### Given task
Convert the listing below into a numbered list, omitting any blank lines.

### Records for the task
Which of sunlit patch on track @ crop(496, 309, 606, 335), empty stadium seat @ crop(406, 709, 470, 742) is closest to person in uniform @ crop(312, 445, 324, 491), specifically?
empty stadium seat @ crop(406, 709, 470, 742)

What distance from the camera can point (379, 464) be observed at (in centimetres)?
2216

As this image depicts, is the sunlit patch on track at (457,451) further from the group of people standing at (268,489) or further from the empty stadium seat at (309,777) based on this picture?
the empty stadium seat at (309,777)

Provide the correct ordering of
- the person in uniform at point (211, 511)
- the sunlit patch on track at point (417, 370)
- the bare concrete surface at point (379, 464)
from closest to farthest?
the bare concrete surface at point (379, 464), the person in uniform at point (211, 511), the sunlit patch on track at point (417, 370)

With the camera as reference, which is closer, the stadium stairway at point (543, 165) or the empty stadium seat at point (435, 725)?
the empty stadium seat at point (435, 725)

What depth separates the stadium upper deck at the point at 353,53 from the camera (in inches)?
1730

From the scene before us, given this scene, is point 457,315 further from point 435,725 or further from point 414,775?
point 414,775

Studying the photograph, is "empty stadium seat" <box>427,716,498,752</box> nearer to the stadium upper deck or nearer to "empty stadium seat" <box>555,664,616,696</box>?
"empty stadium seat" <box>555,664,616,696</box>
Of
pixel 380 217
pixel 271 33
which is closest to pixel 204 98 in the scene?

### The response
1. Which of sunlit patch on track @ crop(496, 309, 606, 335), empty stadium seat @ crop(406, 709, 470, 742) is closest to person in uniform @ crop(312, 445, 324, 491), specifically?
2. empty stadium seat @ crop(406, 709, 470, 742)
3. What distance from the camera can point (379, 464) be observed at (in centimetres)?
4. 2216
5. As this image depicts, is the sunlit patch on track at (457,451) further from the group of people standing at (268,489) or further from the empty stadium seat at (309,777) based on this picture?
6. the empty stadium seat at (309,777)
7. Provide the correct ordering of
8. - the person in uniform at point (211, 511)
9. - the sunlit patch on track at point (417, 370)
10. - the bare concrete surface at point (379, 464)
11. from closest to farthest?
12. the bare concrete surface at point (379, 464), the person in uniform at point (211, 511), the sunlit patch on track at point (417, 370)
13. With the camera as reference, which is closer, the stadium stairway at point (543, 165) or the empty stadium seat at point (435, 725)?
14. the empty stadium seat at point (435, 725)
15. What depth separates the stadium upper deck at the point at 353,53 from the camera (in inches)?
16. 1730
17. From the scene before us, given this scene, is point 457,315 further from point 435,725 or further from point 414,775?
18. point 414,775
19. Studying the photograph, is "empty stadium seat" <box>427,716,498,752</box> nearer to the stadium upper deck or nearer to "empty stadium seat" <box>555,664,616,696</box>?
20. "empty stadium seat" <box>555,664,616,696</box>
21. Of
22. pixel 380 217
23. pixel 271 33
24. which is closest to pixel 204 98 in the scene?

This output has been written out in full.